Sie arbeiten hauptsächlich mit Geflüchteten, die ja eigentlich Anspruch auf Leistungen im Rahmen des staatlichen Gesundheitssystems hätten. Warum suchen diese Menschen keinen regulären Facharzt auf?
Fellmann-Meilicke: Schon für Deutsche ist es ja oft schwer, einen Termin bei einem Spezialisten zu bekommen. Besonders im Berliner Umland klagen geflüchtete Menschen darüber, dass sie und ihre Familien nicht nur bei Fachärzten, sondern sogar in Hausarztpraxen in der Akutsprechzeit abgewiesen würden, möglicherweise halten selbst Ärzte sie für nicht „wartezimmertauglich“. Eine irakische Patientin aus dem Umland, die kriegsbedingt Opfer sexueller Gewalt geworden war und deshalb schwer traumatisiert zu mir in die Praxis kam, hatte große Probleme, eine Gynäkologin zu finden.
Welche Rolle spielt kulturelle Sensibilität bei der Arbeit mit Geflüchteten?
Fellmann-Meilicke: Eine Kollegin hat sich in der Supervision darüber beschwert, dass der Vater einer Flüchtlingsfamilie erst beim Hinausgehen scheinbar beiläufig erwähnte, dass seine 12-jährige Tochter nachts einnässt. Sie hatte offenbar kein Verständnis dafür, dass das für den Vater ein extrem schambesetztes Thema war und es ihm darum bis zum letzten Moment unmöglich war, es anzusprechen.
Worunter leiden Ihre Patientinnen und Patienten?
Fellmann-Meilicke: Die meisten haben Posttraumatische Belastungsstörungen, ein langandauerndes körperliches und seelisches Leiden, das in einem Jahrzehnte früheren Tod münden kann. Viele Geflüchtete sind so stark traumatisiert, dass sie sich nicht auf ihren Sprachkurs konzentrieren können. Sie liegen nächtelang wach und ringen mit quälenden, sich immer wieder aufdrängenden schlimmen Erinnerungen an grauenvolle Erlebnisse, denen sie und ihre Familien ausgesetzt waren. Viele sind von ihren engsten Familienmitgliedern, oft auch ihren Kindern, getrennt. Ein ganz furchtbares Schicksal.

**Gezeigte Daten**
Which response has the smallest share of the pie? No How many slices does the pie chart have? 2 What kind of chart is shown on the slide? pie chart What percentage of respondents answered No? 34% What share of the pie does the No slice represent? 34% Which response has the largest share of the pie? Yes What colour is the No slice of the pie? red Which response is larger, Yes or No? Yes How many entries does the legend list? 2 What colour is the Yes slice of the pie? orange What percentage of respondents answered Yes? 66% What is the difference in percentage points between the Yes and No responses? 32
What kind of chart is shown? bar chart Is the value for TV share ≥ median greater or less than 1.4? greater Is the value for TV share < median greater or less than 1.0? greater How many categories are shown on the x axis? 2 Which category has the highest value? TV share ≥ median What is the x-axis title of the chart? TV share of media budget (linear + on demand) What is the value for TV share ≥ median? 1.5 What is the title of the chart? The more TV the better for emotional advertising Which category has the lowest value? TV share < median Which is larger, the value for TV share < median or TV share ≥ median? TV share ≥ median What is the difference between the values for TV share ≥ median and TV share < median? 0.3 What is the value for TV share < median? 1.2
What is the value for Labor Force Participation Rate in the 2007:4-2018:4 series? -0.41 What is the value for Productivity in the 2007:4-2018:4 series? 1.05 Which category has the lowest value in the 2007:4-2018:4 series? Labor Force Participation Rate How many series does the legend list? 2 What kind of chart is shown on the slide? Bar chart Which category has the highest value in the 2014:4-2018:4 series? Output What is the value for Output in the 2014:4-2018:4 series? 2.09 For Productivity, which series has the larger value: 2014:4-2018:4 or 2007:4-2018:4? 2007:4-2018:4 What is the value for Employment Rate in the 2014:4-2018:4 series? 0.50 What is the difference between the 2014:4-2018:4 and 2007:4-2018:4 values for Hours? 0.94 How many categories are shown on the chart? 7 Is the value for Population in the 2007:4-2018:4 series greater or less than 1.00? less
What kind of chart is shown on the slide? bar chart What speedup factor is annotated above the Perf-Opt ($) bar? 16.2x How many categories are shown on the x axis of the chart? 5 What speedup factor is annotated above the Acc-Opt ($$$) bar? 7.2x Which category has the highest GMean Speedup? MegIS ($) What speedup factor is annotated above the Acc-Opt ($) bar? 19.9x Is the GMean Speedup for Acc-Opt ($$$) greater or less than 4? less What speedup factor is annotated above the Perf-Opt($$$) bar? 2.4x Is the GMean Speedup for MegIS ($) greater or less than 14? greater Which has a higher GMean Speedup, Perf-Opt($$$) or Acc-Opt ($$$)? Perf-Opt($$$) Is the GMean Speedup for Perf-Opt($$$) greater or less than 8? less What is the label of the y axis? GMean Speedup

**Aufgaben zum Text**
1) Geben Sie aus dem Textauszug alles von „Sie arbeiten hauptsächlich“ bis hinunter zu „Arbeit mit Geflüchteten?“ wortgetreu aus.
2) Beantworten Sie mithilfe des Textauszugs:
(a) Wie alt ist die Tochter, die nachts einnässt?
(b) Woran leiden die meisten Patientinnen und Patienten?
(c) Wen hatte die irakische Patientin aus dem Umland große Probleme zu finden?
Das Material hat für die Aufgaben keine Bedeutung.

**Lösungen**
1)
Sie arbeiten hauptsächlich mit Geflüchteten, die ja eigentlich Anspruch auf Leistungen im Rahmen des staatlichen Gesundheitssystems hätten. Warum suchen diese Menschen keinen regulären Facharzt auf?
Fellmann-Meilicke: Schon für Deutsche ist es ja oft schwer, einen Termin bei einem Spezialisten zu bekommen. Besonders im Berliner Umland klagen geflüchtete Menschen darüber, dass sie und ihre Familien nicht nur bei Fachärzten, sondern sogar in Hausarztpraxen in der Akutsprechzeit abgewiesen würden, möglicherweise halten selbst Ärzte sie für nicht „wartezimmertauglich“. Eine irakische Patientin aus dem Umland, die kriegsbedingt Opfer sexueller Gewalt geworden war und deshalb schwer traumatisiert zu mir in die Praxis kam, hatte große Probleme, eine Gynäkologin zu finden.
Welche Rolle spielt kulturelle Sensibilität bei der Arbeit mit Geflüchteten?

2)
(a) Sie ist 12 Jahre alt.
(b) An Posttraumatischen Belastungsstörungen.
(c) Eine Gynäkologin.